TRECHO DA PÁGINA —
^^^^^^^^^^^^^^^^

Um Tempo que Passou

“O tempo escorreu
O tempo era meu
E apenas queria
Haver de volta
Cada minuto que passou sem mim.”

“Um Tempo que Passou”, composição de Chico Buarque e do cantor português Sérgio Godinho, é uma das provas de que muitas músicas de artistas brasileiros são mais conhecidas no exterior do que em nosso país. Gravada por Godinho, a canção virou sucesso em Portugal, mas é pouco conhecida no Brasil. A letra, belíssima, nos fala sobre um tempo que ficou perdido, talvez esquecido de viver, talvez vivido por alguém que o tenha “roubado”.

O mais belo, no entanto, é que aquele que canta reconhece que não é o único que perdeu algum tempo, que deixou-o “escorrer”. Junto com ele, enxerga outras milhões de pessoas que também tiveram algum momento de suas vidas que ficou no passado, que passou, que não mais volta e que não foi vivido por elas.

^^^^^^^^^^^^^^^^

[Registros sobre posicionamento espacial]
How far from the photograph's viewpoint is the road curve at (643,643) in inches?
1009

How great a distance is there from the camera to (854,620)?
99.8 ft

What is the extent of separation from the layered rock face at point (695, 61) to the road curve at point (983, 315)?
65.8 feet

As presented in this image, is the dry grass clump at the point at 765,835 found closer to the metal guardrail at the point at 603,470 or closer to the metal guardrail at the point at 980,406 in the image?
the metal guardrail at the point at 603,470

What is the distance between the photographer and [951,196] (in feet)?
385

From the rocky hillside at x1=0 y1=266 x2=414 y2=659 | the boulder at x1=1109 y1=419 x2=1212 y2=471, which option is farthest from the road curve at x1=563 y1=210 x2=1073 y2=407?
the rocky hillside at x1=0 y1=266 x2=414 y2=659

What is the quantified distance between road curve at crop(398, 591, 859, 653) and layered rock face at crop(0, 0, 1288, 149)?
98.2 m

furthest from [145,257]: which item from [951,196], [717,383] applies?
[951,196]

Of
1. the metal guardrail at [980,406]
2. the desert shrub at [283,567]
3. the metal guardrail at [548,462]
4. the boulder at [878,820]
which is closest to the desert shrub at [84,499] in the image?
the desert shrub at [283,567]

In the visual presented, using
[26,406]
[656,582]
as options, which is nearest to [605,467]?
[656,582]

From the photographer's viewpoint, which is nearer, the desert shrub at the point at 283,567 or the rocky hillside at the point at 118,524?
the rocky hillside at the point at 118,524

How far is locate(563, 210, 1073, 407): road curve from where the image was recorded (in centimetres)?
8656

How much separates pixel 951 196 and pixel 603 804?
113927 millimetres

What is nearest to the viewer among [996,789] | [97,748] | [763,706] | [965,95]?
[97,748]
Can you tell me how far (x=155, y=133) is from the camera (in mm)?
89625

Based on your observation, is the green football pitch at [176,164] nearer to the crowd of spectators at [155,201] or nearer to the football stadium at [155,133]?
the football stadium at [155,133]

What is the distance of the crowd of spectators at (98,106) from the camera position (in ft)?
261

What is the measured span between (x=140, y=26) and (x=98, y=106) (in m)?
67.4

^^^^^^^^^^^^^^^^

EXERCÍCIO PROPOSTO 1 — Segundo o texto sobre a canção, em que país a música virou sucesso?
EXERCÍCIO PROPOSTO 2 — Reescreva o trecho do texto sobre a canção que vai de "O mais belo, no" a "vivido por elas.", trocando "milhões" por "milhares".
Os registros não são necessários para este trabalho.

RESULTADO DA TAREFA 1 — Em Portugal.

RESULTADO DA TAREFA 2 —
O mais belo, no entanto, é que aquele que canta reconhece que não é o único que perdeu algum tempo, que deixou-o “escorrer”. Junto com ele, enxerga outras milhares de pessoas que também tiveram algum momento de suas vidas que ficou no passado, que passou, que não mais volta e que não foi vivido por elas.